What this task involves.
Using the records below, copy exactly the part that opens with the line holding "Unlock the 007 in you. You have 70 seconds!" and closes with the line holding "Fábrica de Super Soco en Nanjing", minus the pictures.

Input records.
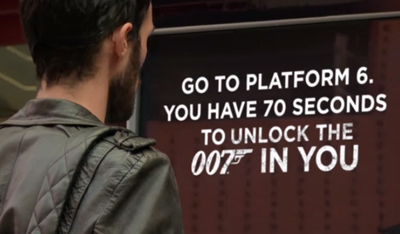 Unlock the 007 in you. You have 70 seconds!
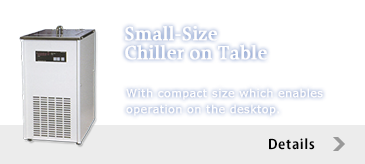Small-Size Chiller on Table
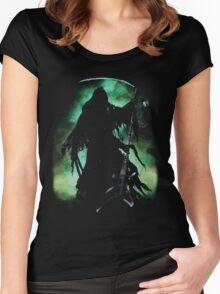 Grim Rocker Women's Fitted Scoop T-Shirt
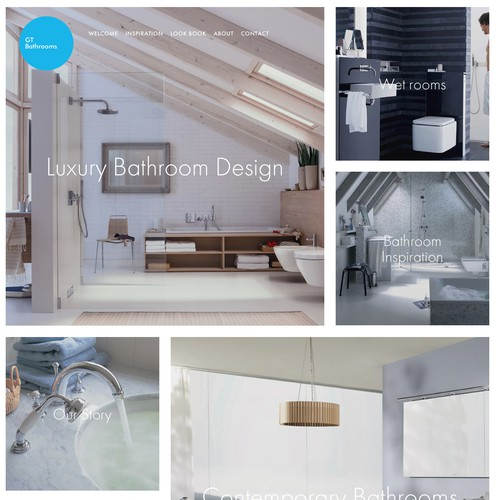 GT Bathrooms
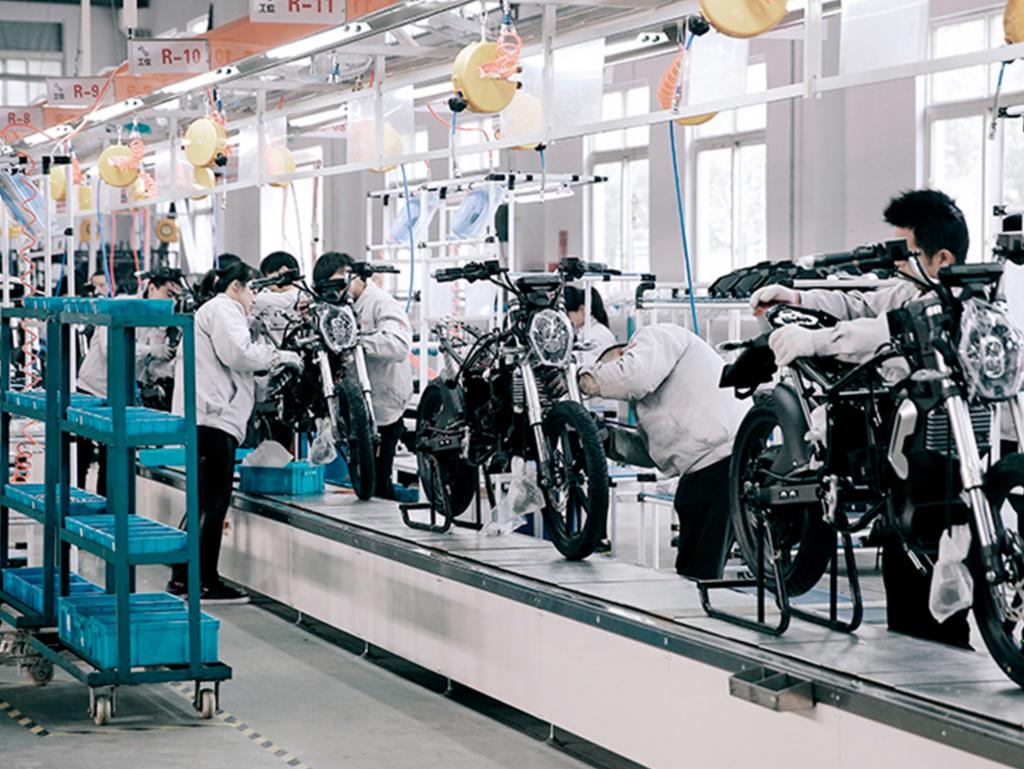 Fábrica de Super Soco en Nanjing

--

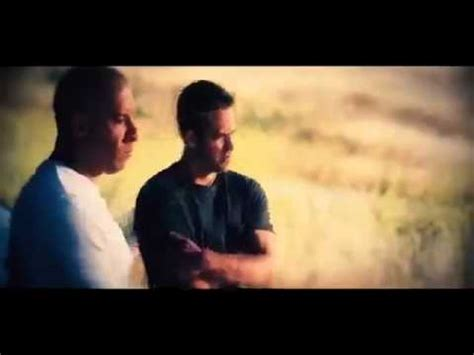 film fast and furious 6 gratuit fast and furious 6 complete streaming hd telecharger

==

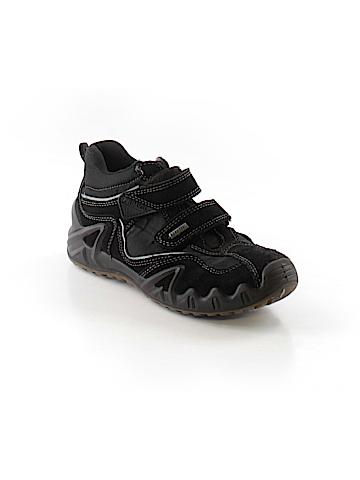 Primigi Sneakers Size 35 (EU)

Result for this exercise.
 Unlock the 007 in you. You have 70 seconds!
Small-Size Chiller on Table
 Grim Rocker Women's Fitted Scoop T-Shirt
 GT Bathrooms
 Fábrica de Super Soco en Nanjing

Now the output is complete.